Please return all of the entries below exactly as they are written.

*** Opening of Given records ***

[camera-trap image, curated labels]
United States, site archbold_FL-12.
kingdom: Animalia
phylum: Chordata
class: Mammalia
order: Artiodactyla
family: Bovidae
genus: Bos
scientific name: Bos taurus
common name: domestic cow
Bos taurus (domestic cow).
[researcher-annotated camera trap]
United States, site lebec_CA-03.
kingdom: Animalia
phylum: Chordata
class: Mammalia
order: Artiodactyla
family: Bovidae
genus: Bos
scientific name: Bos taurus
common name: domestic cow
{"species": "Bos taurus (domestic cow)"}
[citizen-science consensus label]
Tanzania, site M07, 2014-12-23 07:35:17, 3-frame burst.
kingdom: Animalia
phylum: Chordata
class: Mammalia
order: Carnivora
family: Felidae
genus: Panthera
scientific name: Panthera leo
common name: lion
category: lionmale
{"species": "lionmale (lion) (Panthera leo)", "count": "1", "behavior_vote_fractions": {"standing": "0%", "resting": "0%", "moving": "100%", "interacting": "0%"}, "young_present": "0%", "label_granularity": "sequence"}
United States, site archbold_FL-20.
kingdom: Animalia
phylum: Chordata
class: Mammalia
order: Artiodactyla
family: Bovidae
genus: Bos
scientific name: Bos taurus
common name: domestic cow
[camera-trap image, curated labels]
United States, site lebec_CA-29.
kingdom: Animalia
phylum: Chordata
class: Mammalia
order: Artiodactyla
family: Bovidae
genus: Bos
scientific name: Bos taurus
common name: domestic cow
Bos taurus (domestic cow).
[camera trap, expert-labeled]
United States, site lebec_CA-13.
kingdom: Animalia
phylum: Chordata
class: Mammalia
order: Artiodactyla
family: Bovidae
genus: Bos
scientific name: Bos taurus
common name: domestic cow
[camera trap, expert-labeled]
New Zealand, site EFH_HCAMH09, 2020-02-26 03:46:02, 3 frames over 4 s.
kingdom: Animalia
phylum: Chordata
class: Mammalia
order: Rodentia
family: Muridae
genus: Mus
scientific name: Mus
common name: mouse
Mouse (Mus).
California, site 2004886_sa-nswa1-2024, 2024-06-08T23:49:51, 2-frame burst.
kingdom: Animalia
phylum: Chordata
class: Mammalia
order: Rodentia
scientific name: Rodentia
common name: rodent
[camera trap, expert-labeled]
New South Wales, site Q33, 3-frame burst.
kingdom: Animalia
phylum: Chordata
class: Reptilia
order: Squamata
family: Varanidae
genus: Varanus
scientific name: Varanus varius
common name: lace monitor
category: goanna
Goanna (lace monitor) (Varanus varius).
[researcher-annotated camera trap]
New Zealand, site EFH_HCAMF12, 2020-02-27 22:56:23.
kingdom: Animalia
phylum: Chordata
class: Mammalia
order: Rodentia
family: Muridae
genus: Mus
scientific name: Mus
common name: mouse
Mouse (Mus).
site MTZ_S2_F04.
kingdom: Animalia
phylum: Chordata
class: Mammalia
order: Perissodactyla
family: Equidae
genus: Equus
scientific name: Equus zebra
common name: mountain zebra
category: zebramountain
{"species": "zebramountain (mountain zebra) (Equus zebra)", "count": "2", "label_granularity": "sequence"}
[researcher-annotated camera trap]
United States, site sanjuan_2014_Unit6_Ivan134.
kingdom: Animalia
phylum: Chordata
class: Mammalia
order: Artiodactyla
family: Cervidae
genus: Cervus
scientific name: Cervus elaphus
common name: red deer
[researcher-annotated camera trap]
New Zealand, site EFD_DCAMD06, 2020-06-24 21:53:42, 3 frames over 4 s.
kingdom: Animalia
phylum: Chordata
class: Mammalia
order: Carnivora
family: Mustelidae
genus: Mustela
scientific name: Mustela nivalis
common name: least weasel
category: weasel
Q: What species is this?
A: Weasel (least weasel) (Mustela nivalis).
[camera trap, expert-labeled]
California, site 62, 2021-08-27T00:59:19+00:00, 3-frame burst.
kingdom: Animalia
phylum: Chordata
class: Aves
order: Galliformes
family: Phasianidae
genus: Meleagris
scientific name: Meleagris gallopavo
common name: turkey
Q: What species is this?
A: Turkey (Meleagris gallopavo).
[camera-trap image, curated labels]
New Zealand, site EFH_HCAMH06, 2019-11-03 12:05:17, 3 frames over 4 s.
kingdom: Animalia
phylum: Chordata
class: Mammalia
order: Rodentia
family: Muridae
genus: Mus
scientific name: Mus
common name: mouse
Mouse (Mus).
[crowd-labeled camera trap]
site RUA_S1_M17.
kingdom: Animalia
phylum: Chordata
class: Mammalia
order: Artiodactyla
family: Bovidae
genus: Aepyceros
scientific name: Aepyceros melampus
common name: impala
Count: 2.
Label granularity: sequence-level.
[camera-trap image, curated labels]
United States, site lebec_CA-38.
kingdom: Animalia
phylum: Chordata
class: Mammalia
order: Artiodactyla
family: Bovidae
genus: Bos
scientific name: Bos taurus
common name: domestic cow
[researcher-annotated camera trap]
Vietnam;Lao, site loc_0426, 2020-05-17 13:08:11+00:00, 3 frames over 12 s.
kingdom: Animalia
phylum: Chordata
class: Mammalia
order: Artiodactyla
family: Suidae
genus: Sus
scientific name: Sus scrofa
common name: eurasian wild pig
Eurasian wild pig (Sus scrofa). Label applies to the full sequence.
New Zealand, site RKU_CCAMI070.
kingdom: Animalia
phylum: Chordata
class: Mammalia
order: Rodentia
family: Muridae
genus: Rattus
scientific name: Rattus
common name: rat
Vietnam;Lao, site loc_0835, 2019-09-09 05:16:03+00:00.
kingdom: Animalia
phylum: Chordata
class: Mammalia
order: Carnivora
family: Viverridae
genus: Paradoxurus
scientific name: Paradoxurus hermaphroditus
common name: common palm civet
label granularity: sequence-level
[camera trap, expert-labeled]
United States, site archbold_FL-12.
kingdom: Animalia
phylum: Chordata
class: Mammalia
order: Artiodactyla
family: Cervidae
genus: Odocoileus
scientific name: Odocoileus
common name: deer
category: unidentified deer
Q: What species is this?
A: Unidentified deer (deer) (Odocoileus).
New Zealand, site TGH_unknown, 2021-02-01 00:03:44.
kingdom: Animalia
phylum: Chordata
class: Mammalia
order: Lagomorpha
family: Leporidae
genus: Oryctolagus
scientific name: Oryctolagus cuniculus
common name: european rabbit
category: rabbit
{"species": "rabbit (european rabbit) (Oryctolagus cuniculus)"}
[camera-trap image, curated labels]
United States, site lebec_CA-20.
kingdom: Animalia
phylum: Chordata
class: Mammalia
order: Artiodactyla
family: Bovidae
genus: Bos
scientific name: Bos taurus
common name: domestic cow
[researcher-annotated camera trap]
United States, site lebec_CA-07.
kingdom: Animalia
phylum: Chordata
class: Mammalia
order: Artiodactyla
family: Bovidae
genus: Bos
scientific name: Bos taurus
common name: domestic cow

*** Close of Given records ***

# Answer box
[camera-trap image, curated labels]
United States, site archbold_FL-12.
kingdom: Animalia
phylum: Chordata
class: Mammalia
order: Artiodactyla
family: Bovidae
genus: Bos
scientific name: Bos taurus
common name: domestic cow
Bos taurus (domestic cow).
[researcher-annotated camera trap]
United States, site lebec_CA-03.
kingdom: Animalia
phylum: Chordata
class: Mammalia
order: Artiodactyla
family: Bovidae
genus: Bos
scientific name: Bos taurus
common name: domestic cow
{"species": "Bos taurus (domestic cow)"}
[citizen-science consensus label]
Tanzania, site M07, 2014-12-23 07:35:17, 3-frame burst.
kingdom: Animalia
phylum: Chordata
class: Mammalia
order: Carnivora
family: Felidae
genus: Panthera
scientific name: Panthera leo
common name: lion
category: lionmale
{"species": "lionmale (lion) (Panthera leo)", "count": "1", "behavior_vote_fractions": {"standing": "0%", "resting": "0%", "moving": "100%", "interacting": "0%"}, "young_present": "0%", "label_granularity": "sequence"}
United States, site archbold_FL-20.
kingdom: Animalia
phylum: Chordata
class: Mammalia
order: Artiodactyla
family: Bovidae
genus: Bos
scientific name: Bos taurus
common name: domestic cow
[camera-trap image, curated labels]
United States, site lebec_CA-29.
kingdom: Animalia
phylum: Chordata
class: Mammalia
order: Artiodactyla
family: Bovidae
genus: Bos
scientific name: Bos taurus
common name: domestic cow
Bos taurus (domestic cow).
[camera trap, expert-labeled]
United States, site lebec_CA-13.
kingdom: Animalia
phylum: Chordata
class: Mammalia
order: Artiodactyla
family: Bovidae
genus: Bos
scientific name: Bos taurus
common name: domestic cow
[camera trap, expert-labeled]
New Zealand, site EFH_HCAMH09, 2020-02-26 03:46:02, 3 frames over 4 s.
kingdom: Animalia
phylum: Chordata
class: Mammalia
order: Rodentia
family: Muridae
genus: Mus
scientific name: Mus
common name: mouse
Mouse (Mus).
California, site 2004886_sa-nswa1-2024, 2024-06-08T23:49:51, 2-frame burst.
kingdom: Animalia
phylum: Chordata
class: Mammalia
order: Rodentia
scientific name: Rodentia
common name: rodent
[camera trap, expert-labeled]
New South Wales, site Q33, 3-frame burst.
kingdom: Animalia
phylum: Chordata
class: Reptilia
order: Squamata
family: Varanidae
genus: Varanus
scientific name: Varanus varius
common name: lace monitor
category: goanna
Goanna (lace monitor) (Varanus varius).
[researcher-annotated camera trap]
New Zealand, site EFH_HCAMF12, 2020-02-27 22:56:23.
kingdom: Animalia
phylum: Chordata
class: Mammalia
order: Rodentia
family: Muridae
genus: Mus
scientific name: Mus
common name: mouse
Mouse (Mus).
site MTZ_S2_F04.
kingdom: Animalia
phylum: Chordata
class: Mammalia
order: Perissodactyla
family: Equidae
genus: Equus
scientific name: Equus zebra
common name: mountain zebra
category: zebramountain
{"species": "zebramountain (mountain zebra) (Equus zebra)", "count": "2", "label_granularity": "sequence"}
[researcher-annotated camera trap]
United States, site sanjuan_2014_Unit6_Ivan134.
kingdom: Animalia
phylum: Chordata
class: Mammalia
order: Artiodactyla
family: Cervidae
genus: Cervus
scientific name: Cervus elaphus
common name: red deer
[researcher-annotated camera trap]
New Zealand, site EFD_DCAMD06, 2020-06-24 21:53:42, 3 frames over 4 s.
kingdom: Animalia
phylum: Chordata
class: Mammalia
order: Carnivora
family: Mustelidae
genus: Mustela
scientific name: Mustela nivalis
common name: least weasel
category: weasel
Q: What species is this?
A: Weasel (least weasel) (Mustela nivalis).
[camera trap, expert-labeled]
California, site 62, 2021-08-27T00:59:19+00:00, 3-frame burst.
kingdom: Animalia
phylum: Chordata
class: Aves
order: Galliformes
family: Phasianidae
genus: Meleagris
scientific name: Meleagris gallopavo
common name: turkey
Q: What species is this?
A: Turkey (Meleagris gallopavo).
[camera-trap image, curated labels]
New Zealand, site EFH_HCAMH06, 2019-11-03 12:05:17, 3 frames over 4 s.
kingdom: Animalia
phylum: Chordata
class: Mammalia
order: Rodentia
family: Muridae
genus: Mus
scientific name: Mus
common name: mouse
Mouse (Mus).
[crowd-labeled camera trap]
site RUA_S1_M17.
kingdom: Animalia
phylum: Chordata
class: Mammalia
order: Artiodactyla
family: Bovidae
genus: Aepyceros
scientific name: Aepyceros melampus
common name: impala
Count: 2.
Label granularity: sequence-level.
[camera-trap image, curated labels]
United States, site lebec_CA-38.
kingdom: Animalia
phylum: Chordata
class: Mammalia
order: Artiodactyla
family: Bovidae
genus: Bos
scientific name: Bos taurus
common name: domestic cow
[researcher-annotated camera trap]
Vietnam;Lao, site loc_0426, 2020-05-17 13:08:11+00:00, 3 frames over 12 s.
kingdom: Animalia
phylum: Chordata
class: Mammalia
order: Artiodactyla
family: Suidae
genus: Sus
scientific name: Sus scrofa
common name: eurasian wild pig
Eurasian wild pig (Sus scrofa). Label applies to the full sequence.
New Zealand, site RKU_CCAMI070.
kingdom: Animalia
phylum: Chordata
class: Mammalia
order: Rodentia
family: Muridae
genus: Rattus
scientific name: Rattus
common name: rat
Vietnam;Lao, site loc_0835, 2019-09-09 05:16:03+00:00.
kingdom: Animalia
phylum: Chordata
class: Mammalia
order: Carnivora
family: Viverridae
genus: Paradoxurus
scientific name: Paradoxurus hermaphroditus
common name: common palm civet
label granularity: sequence-level
[camera trap, expert-labeled]
United States, site archbold_FL-12.
kingdom: Animalia
phylum: Chordata
class: Mammalia
order: Artiodactyla
family: Cervidae
genus: Odocoileus
scientific name: Odocoileus
common name: deer
category: unidentified deer
Q: What species is this?
A: Unidentified deer (deer) (Odocoileus).
New Zealand, site TGH_unknown, 2021-02-01 00:03:44.
kingdom: Animalia
phylum: Chordata
class: Mammalia
order: Lagomorpha
family: Leporidae
genus: Oryctolagus
scientific name: Oryctolagus cuniculus
common name: european rabbit
category: rabbit
{"species": "rabbit (european rabbit) (Oryctolagus cuniculus)"}
[camera-trap image, curated labels]
United States, site lebec_CA-20.
kingdom: Animalia
phylum: Chordata
class: Mammalia
order: Artiodactyla
family: Bovidae
genus: Bos
scientific name: Bos taurus
common name: domestic cow
[researcher-annotated camera trap]
United States, site lebec_CA-07.
kingdom: Animalia
phylum: Chordata
class: Mammalia
order: Artiodactyla
family: Bovidae
genus: Bos
scientific name: Bos taurus
common name: domestic cow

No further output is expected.